ANALYSE - De local à global  

Il aura fallu moins d’une génération pour que l’évolution de notre société aille de local à global afin de satisfaire le besoin croissant de nos envies de consommer. Depuis les années 60, notre place du marché est passée de locale à globale, nous permettant d’avoir multitude de  produits en perdant la référence à la saisonnalité et à la temporalité.  On voulait du soleil en hiver, on prenait l’avion pour se retrouver dans l’hémisphère sud. Demandez  aussi à vos enfants la saison des fraises, des cerises, des aubergines, des mûres.... Nous avons perdu une partie de notre capacité industrielle à la quête de la productivité et ainsi perdant une grande partie de notre indépendance et des valeurs civiques et communautaires. 

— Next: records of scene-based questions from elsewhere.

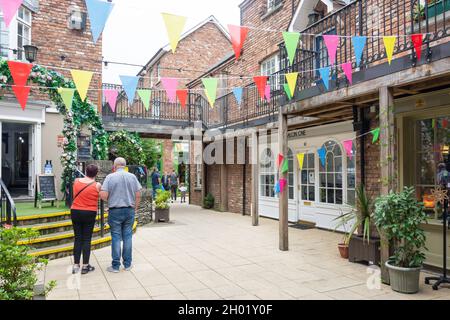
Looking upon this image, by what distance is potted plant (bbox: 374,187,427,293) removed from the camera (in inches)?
157

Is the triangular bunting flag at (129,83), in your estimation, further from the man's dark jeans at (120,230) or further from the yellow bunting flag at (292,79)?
the yellow bunting flag at (292,79)

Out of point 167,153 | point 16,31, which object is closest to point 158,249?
point 16,31

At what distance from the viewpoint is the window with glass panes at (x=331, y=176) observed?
327 inches

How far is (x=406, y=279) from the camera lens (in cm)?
401

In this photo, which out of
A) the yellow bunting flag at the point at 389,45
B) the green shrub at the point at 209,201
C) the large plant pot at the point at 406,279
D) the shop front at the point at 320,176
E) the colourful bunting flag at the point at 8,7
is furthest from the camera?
the green shrub at the point at 209,201

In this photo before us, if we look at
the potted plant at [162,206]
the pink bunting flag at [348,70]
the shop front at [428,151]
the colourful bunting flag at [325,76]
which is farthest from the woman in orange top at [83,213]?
the potted plant at [162,206]

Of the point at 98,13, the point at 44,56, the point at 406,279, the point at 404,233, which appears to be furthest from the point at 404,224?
the point at 44,56

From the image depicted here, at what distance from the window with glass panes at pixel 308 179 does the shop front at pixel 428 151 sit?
3.52m

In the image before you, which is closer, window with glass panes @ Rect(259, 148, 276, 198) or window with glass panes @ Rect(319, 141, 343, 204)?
window with glass panes @ Rect(319, 141, 343, 204)

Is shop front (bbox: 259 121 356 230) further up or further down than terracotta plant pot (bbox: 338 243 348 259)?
further up

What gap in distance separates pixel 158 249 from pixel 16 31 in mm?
7659

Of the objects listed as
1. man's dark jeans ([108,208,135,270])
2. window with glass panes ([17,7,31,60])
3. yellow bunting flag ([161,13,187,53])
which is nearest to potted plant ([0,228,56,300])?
man's dark jeans ([108,208,135,270])

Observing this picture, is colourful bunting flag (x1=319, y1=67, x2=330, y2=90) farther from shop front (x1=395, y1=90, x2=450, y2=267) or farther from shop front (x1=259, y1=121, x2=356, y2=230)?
shop front (x1=259, y1=121, x2=356, y2=230)
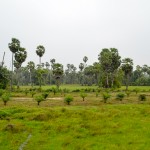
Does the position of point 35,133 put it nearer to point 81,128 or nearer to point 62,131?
point 62,131

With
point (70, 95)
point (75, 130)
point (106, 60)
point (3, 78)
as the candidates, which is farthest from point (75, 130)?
point (106, 60)

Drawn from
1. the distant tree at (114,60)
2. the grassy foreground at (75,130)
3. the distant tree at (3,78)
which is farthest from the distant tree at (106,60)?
the grassy foreground at (75,130)

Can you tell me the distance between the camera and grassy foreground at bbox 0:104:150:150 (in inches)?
721

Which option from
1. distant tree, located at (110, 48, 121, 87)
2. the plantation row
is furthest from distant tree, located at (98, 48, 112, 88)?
the plantation row

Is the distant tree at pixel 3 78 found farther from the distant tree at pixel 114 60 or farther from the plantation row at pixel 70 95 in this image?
the distant tree at pixel 114 60

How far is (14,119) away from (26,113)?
7.69 feet

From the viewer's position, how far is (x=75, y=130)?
881 inches

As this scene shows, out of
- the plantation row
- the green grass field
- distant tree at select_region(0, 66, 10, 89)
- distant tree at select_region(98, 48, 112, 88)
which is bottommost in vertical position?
the green grass field

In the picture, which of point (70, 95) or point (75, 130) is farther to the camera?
point (70, 95)

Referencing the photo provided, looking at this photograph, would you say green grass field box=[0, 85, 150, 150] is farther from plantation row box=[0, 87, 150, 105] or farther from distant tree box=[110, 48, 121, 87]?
distant tree box=[110, 48, 121, 87]

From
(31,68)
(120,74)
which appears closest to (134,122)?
(120,74)

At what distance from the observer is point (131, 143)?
59.9 ft

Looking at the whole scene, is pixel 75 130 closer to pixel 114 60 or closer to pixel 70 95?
pixel 70 95

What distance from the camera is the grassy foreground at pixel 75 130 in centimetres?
1831
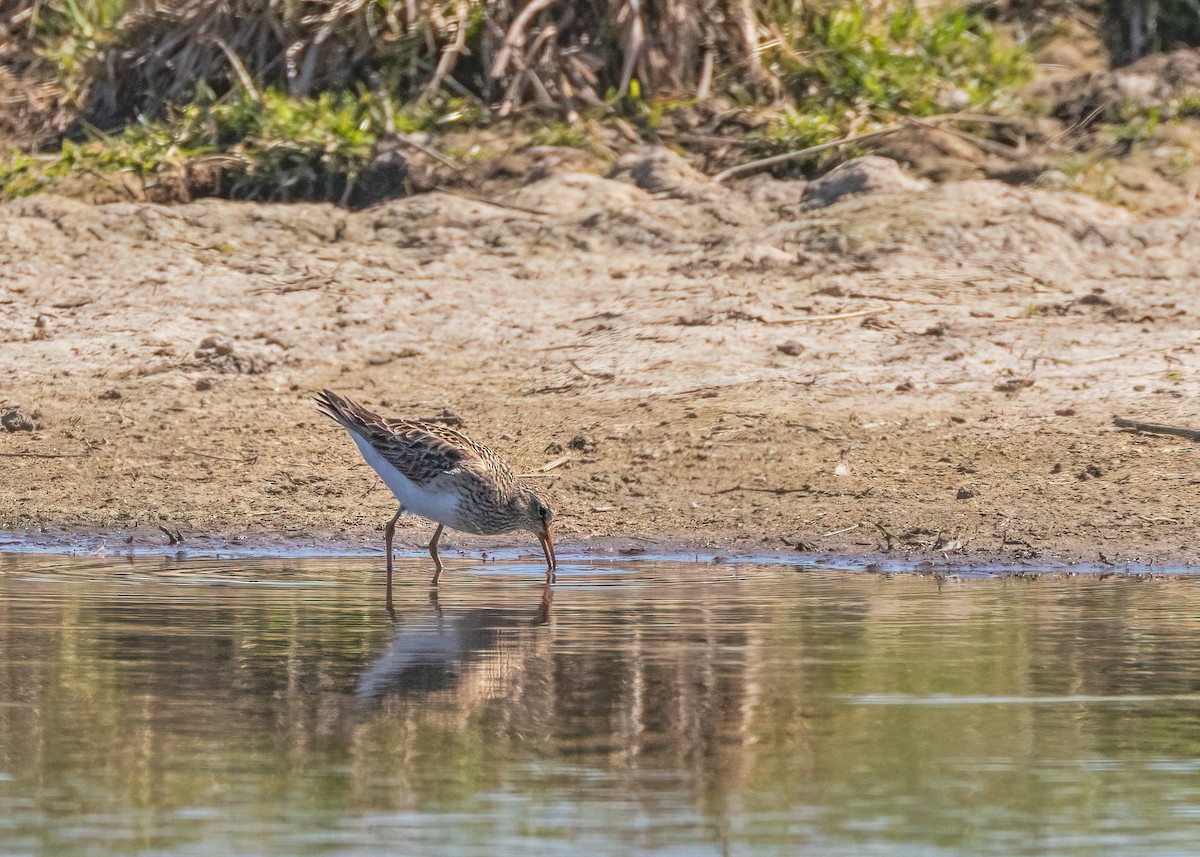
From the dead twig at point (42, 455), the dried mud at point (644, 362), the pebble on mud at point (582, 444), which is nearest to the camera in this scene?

De global à glocal (contraction de global et local) – en quelques années

Cependant les experts en marketing se sont bien vite aperçus que le même produit ne satisfaisait pas les besoins de tous les consommateurs. Il existait un besoin de localiser certaines productions afin de répondre à des critères fixés par les autorités ou simplement attendus. En d’autres termes pour avoir le label made in France il fallait le gagner.  Qui eut cru que l’on aurait un jour une Toyota fabriquée en France ou une Renault au Brésil. Les politiques étatiques de protectionnisme local ont poussé les entreprises à s’adapter et à produire localement afin d’acquérir une couleur locale à grands frais et aux prix d’accords internationaux parfois difficiles à comprendre, mais relevant de partages de rôles nationaux pour bénéficier aux entreprises si l’on écoute les débats politiques sans fins. Aujourd’hui, le voyage aérien est quasiment arrêté. «Il s'agit de la crise la plus profonde jamais traversée par notre industrie», a commenté le directeur général de l'Association internationale du transport aérien (Iata) Alexandre de Juniac au cours d'une conférence téléphonique, appelant les gouvernements à l'aide face à l'arrivée d'une «crise de liquidités». La baisse du chiffre d’affaires initialement estimé la semaine dernière à 113 milliards de dollars (source : IATA) vient d’être relevé à 252 milliards de dollars, une baisse de 44% du chiffre d’affaires par rapport à 2019 sur la base d’une crise durant 3 mois.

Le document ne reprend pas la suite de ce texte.